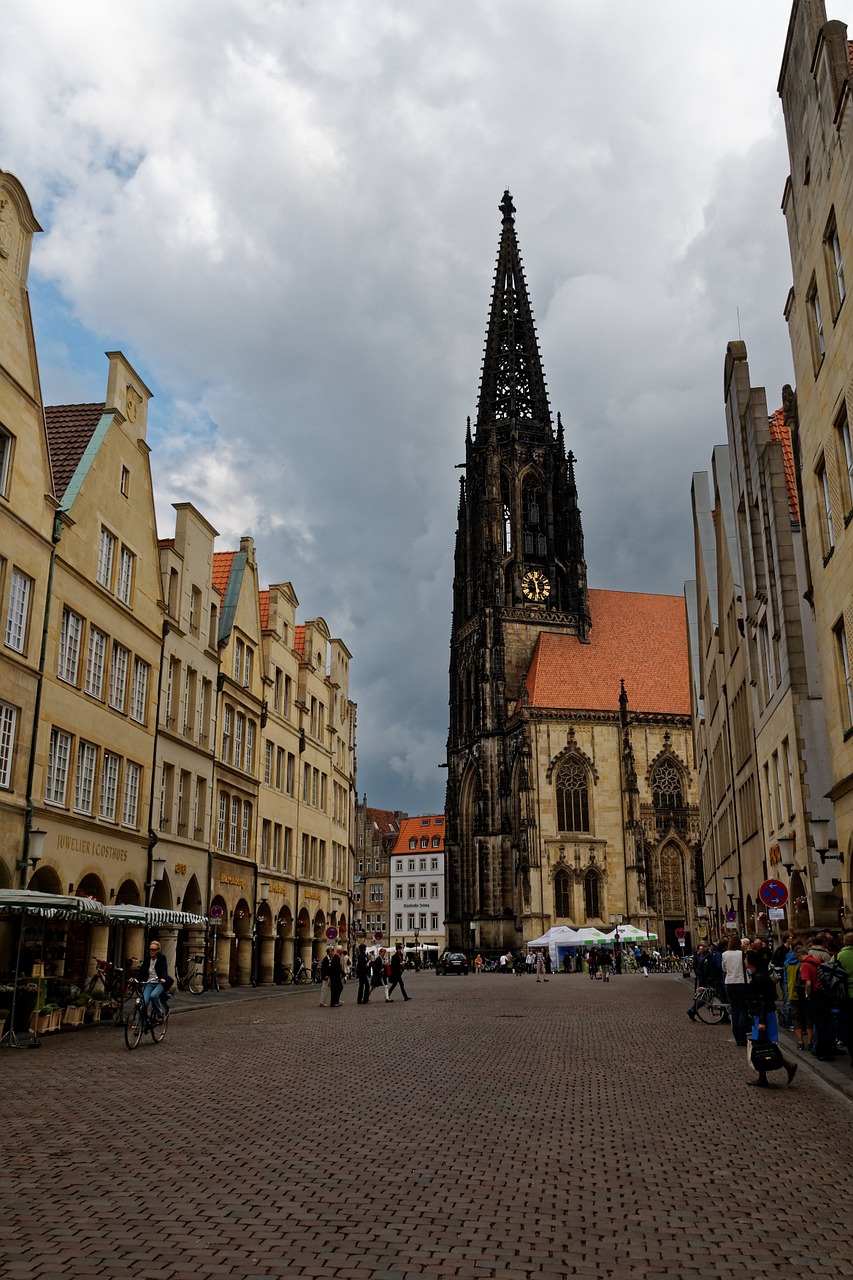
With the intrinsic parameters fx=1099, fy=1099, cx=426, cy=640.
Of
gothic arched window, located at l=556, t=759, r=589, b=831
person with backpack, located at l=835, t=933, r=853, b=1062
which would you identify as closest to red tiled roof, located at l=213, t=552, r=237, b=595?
person with backpack, located at l=835, t=933, r=853, b=1062

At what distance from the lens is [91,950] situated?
2512 cm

**GIVEN PROBLEM**
Turn the material above into a JSON list of strings, one string per line, with blank lines skipped. Leave out the pictures.

**WRITTEN ANSWER**
[
  "With the intrinsic parameters fx=1099, fy=1099, cx=426, cy=640.",
  "Of",
  "gothic arched window, located at l=556, t=759, r=589, b=831",
  "person with backpack, located at l=835, t=933, r=853, b=1062",
  "which would you identify as closest to red tiled roof, located at l=213, t=552, r=237, b=595?",
  "person with backpack, located at l=835, t=933, r=853, b=1062",
  "At what distance from the lens is [91,950] situated?",
  "2512 cm"
]